In ogni angolo del territorio, fatto poi provincia, ora dismessa, vennero costruite piccole fabbrichette, a conduzione famigliare, marito, la moglie coadiuvante, i figli fatti studiare alle scuole alte, per poi lasciare a loro la conduzione degli operai, pochi ma fedeli; a piano terra la fabbrica, sopra la casa, il rumore del telaio a far vibrare i muri, ma era rumore del guadagno e si tollerava, la notte, nel silenzio, anche se non si chiudeva occhio: era lavoro.

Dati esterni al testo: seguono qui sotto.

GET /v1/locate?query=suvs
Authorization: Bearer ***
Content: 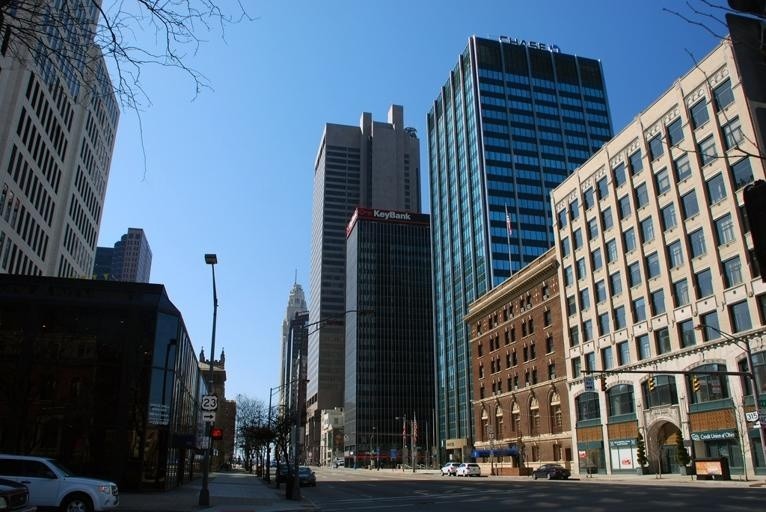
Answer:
[456,462,481,477]
[439,462,461,476]
[0,452,120,510]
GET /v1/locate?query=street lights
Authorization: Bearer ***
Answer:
[394,415,417,473]
[694,323,766,465]
[257,404,292,472]
[197,252,219,506]
[264,379,312,480]
[372,422,381,472]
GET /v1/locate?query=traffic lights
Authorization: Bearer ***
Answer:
[601,376,607,392]
[211,427,224,441]
[649,377,657,392]
[693,378,702,393]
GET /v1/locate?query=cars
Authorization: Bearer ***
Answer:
[531,463,572,480]
[274,464,318,488]
[580,454,599,476]
[0,479,38,512]
[257,460,280,467]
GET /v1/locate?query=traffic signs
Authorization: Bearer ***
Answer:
[585,378,594,390]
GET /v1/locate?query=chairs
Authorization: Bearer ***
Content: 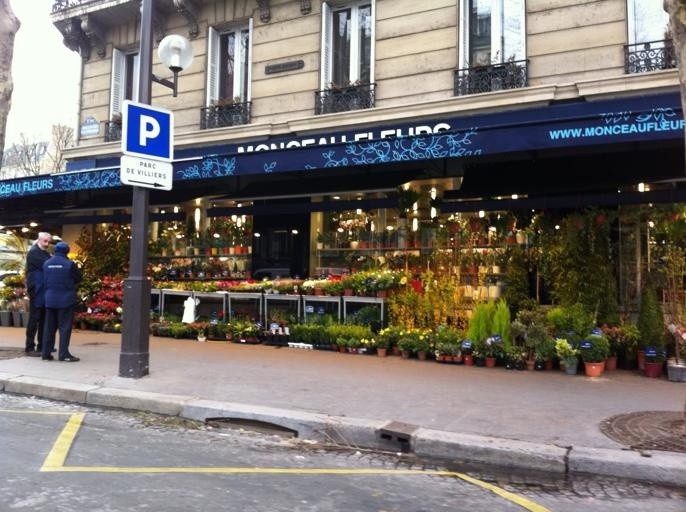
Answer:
[59,355,79,362]
[25,350,40,357]
[36,348,56,353]
[42,355,54,360]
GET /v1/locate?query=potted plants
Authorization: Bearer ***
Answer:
[0,185,686,381]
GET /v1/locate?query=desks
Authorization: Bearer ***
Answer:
[120,34,194,376]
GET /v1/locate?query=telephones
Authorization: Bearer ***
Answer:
[120,156,173,192]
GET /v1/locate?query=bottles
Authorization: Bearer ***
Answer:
[55,243,70,254]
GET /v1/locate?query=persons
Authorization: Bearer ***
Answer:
[25,231,58,358]
[41,241,81,363]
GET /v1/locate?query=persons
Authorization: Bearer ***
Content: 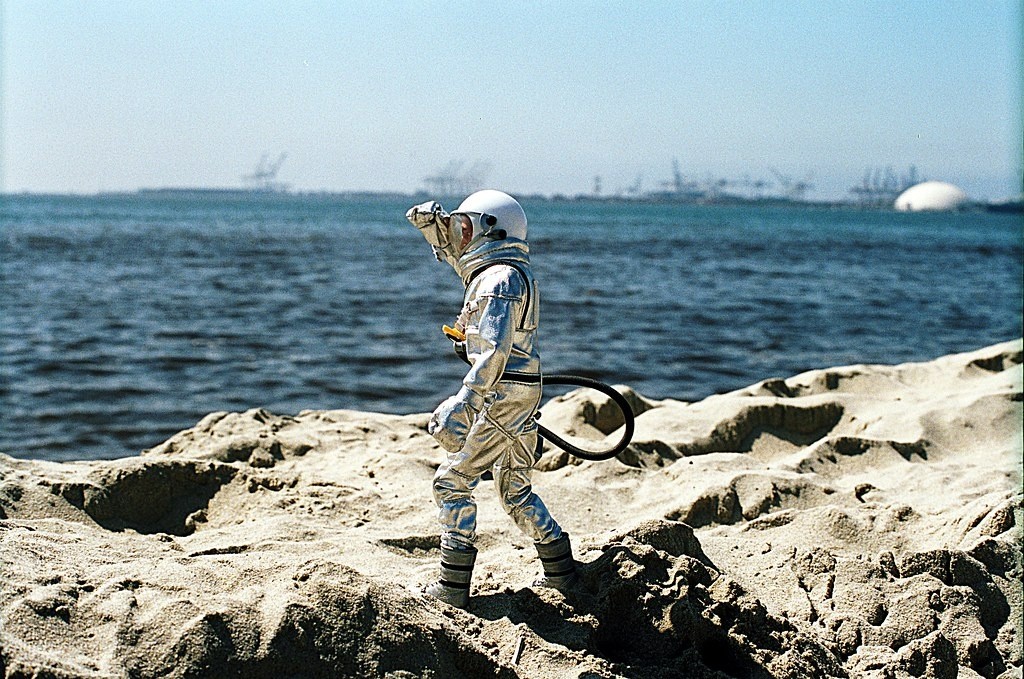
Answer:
[404,187,577,610]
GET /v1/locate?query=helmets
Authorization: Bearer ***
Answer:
[449,189,528,257]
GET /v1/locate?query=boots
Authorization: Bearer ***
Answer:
[534,533,574,585]
[430,550,478,607]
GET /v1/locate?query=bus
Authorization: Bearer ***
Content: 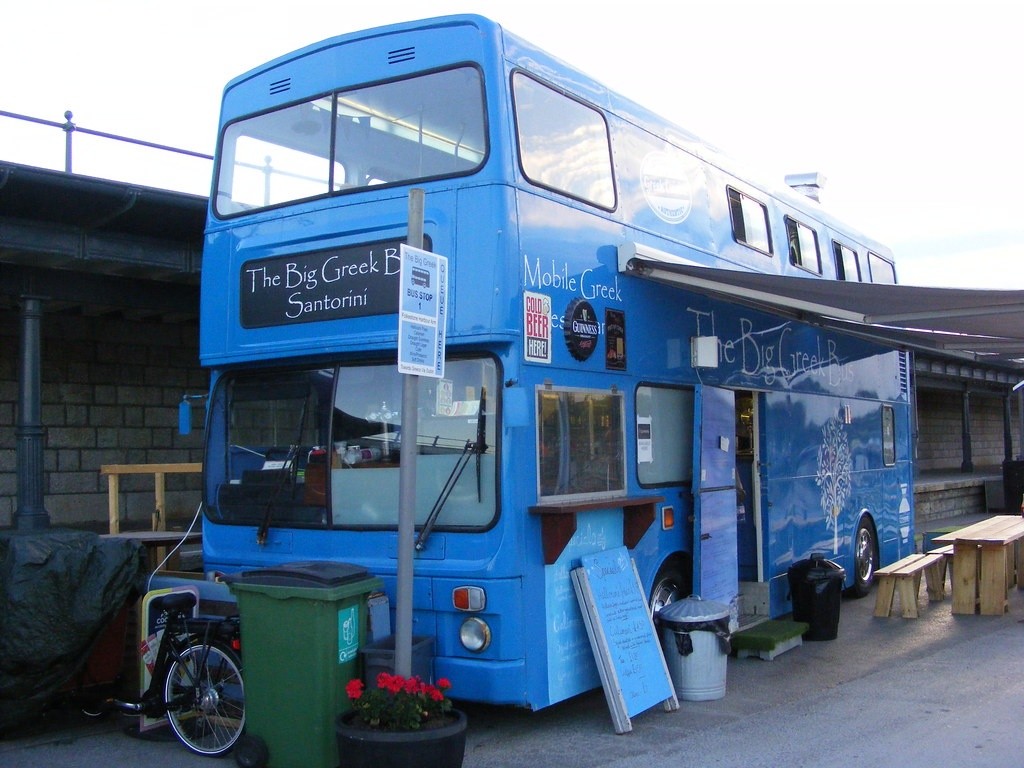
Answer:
[175,11,918,710]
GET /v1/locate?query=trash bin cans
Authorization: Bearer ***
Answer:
[788,554,847,642]
[233,562,384,768]
[659,597,733,702]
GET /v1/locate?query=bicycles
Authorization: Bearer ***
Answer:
[75,590,248,757]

I camion venivano e andavano; si sarebbe potuta costruire un’autostrada in quella terra di nessuno situata “tra Torino e Milano“, al limite del mondo, quella terra che finiva contro le montagne e non andavi oltre, ma i soldi, i maledetti soldi statali mancavano sempre e i permessi sempre negati; e quella terra rimase isolata e chi voleva fare gli affari doveva arrangiarsi e costava denaro, ma che importa, tanto era il denaro del proprietario, mica dello stato: era lavoro.
Anni di successo, anni di splendore, anni di lana e filatura e tessitura, di cashmere e lavoro duro, senza alzare la testa, anche la domenica, il padrone seduto nel suo ufficio e gli operai che facevano gli straordinari, anche la notte, i tre turni, e cosa importa se ti cambia il senso del sonno: era lavoro.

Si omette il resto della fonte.